Conversazioni Private è un film del 1996 diretto dall’attrice e sceneggiatrice norvegese Liv Ullman. La sceneggiatura è di Bergman, e il film è stato presentato nella sezione Un Certain Regarde al 50 Festival di Cannes. L’ opera è suddivisa in cinque parti, anche se la versione italiana è stata epurata della terza.

Trama di Conversazioni Private

Il racconto si spalma su un decennio in cui viene raccontata la vita dei genitori di Bergman. La protagonista è Anna che intraprende una relazione extraconiugale con Tomas, uno studente di teologia. In seguito si confessa con il pastore Jacob, raccontandogli di questo e della freddezza dei suoi rapporti con il marito. Jacob le consiglia di rompere con Tomas, e chiarirsi con il marito, al fine di ritrovare la pace. A questo evento segue una profonda e drammatica conversazione tra coniugi.

Conversazioni private (1996): la dicotomia tra terreno e sacro.
Fotogramma di Conversazioni Private

Recensione di Conversazioni Private

L’opera è un vero e proprio dramma da camera girato dalla Ullmann in modo asciutto e rigoroso. La struttura si articola in conversazioni private, perché queste sostituiscono la confessione nella religione luterana. Il nodo cruciale è sicuramente il travaglio interiore di Anna: la sua infelicità, i dubbi, il tradimento e infine la riappacificazione con se stessa. Nella sceneggiatura di Bergman resa magnificamente dalla Ullman, convergono tutte le grandi tematiche del suo pensiero: il rapporto con il trascendente, il senso di colpa, i suoi genitori e il passato che con forza tende a ripetersi. Liv Ullmann non tradisce lo script, ma riesce a non fare una semplice mimesi, ma a donare all’opera una certa autorialità. Il tutto è arricchito dalla sempre splendida fotografia di Stev Nykvist, collaboratore fidato di Bergman avendo lavorato con lui per molteplici pellicole come Una vampata d’amore, La vergogna o Passione.

La scansione dei vari segmenti riporta notevoli gap temporali, e questo ci riporta a un capolavoro di Bergman, lo splendido “Scene da un Matrimonio“, e del resto anche questa opera era stata pensata solo per la televisione, poi invece è diventato un lungometraggio, proprio come è avvenuto a Conversazioni Private. Un’altra similitudine si riscontra nel violentissimo confronto verbale tra Anna e il marito, dove finiscono per ferirsi emotivamente in maniera profonda e forse insanabile.
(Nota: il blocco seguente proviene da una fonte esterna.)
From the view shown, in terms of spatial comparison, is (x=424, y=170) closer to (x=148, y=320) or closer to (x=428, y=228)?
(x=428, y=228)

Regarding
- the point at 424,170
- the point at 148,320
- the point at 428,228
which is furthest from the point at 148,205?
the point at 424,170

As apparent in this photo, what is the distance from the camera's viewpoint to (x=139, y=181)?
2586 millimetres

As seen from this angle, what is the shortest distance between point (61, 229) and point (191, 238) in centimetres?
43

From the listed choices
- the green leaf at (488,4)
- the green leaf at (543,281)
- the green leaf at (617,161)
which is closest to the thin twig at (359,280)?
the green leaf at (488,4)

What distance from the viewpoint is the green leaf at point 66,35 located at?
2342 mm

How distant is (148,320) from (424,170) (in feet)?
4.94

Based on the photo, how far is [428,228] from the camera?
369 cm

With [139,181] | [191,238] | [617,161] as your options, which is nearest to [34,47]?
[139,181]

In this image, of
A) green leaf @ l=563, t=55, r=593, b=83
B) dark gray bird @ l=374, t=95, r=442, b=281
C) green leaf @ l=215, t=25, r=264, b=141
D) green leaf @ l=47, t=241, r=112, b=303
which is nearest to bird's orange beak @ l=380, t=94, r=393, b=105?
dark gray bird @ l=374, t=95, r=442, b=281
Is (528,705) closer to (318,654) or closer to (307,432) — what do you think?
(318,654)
Invece, nella conversazione tra Anna e Jacob, si delinea un altro dogma della poetica del Maestro, ovvero il raffronto tra la sfera sacra, rappresentata dall’Assoluto, e quella psicologica che si incarna nella debolezza umana.

Riscontriamo dunque due differenti dimensioni: una umana, dove ognuno di noi cerca disperatamente il proprio angolo di felicità, incurante del dolore altrui; e una spirituale dove tutti noi dovremo rendere conto alla nostra coscienza. Gli esseri umani passano la vita a ferirsi a vicenda, per poi auto assolversi e ritrovarsi soli. Solo l’etica e la morale possono limare l’edonismo umano e avvicinarlo al trascendente. Infatti, Anna per trovare la pace deve confessare tutto e sacrificare la sua felicità. Il vero amore è dimostrabile solo tramite il sacrificio e i gesti concreti, altrimenti è solo un sentimento effimero e fatuo.
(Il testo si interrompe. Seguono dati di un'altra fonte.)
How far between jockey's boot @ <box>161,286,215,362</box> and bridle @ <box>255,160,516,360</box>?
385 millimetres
In “Conversazioni private” la Ullmann utilizza una regia meticolosa, e ci regala un’opera d’impatto anche se molto asciutta, avvalendosi dell’alternanza del campo/controcampo e degli interni/esterni. A differenza delle opere di Bergman, qui è molto ridotta l’eccessiva verbosità a favore dell’esplosione emozionale. Invece dove si vede l’influsso bergmaniano è sicuramente nella scelta cromatica, infatti in ogni segmento prevalgono determinati colori, volti a sottolineare gli stati d’animo. Basti pensare al rosso dell’abito durante l’incontro tra Anna e Tomas. Sicuramente in “Conversazioni Private” la Ullmann prosegue il discorso di Bergman (anche in virtù del loro rapporto personale), dimostrando di avere appreso bene la lezione, e così soffermandosi senza alcuna banalità sulla questione spigolosa del rapporto con il sacro e dei limiti della coscienza umana.

In conclusione

Note positive

  • Grande interpretazione attoriale,
  • Dialoghi meravigliosi

Note negative

  • Una influenza molto imponente dello stile di Bergman,Regia asciuttissima,che rende il film non facilmente fruibile.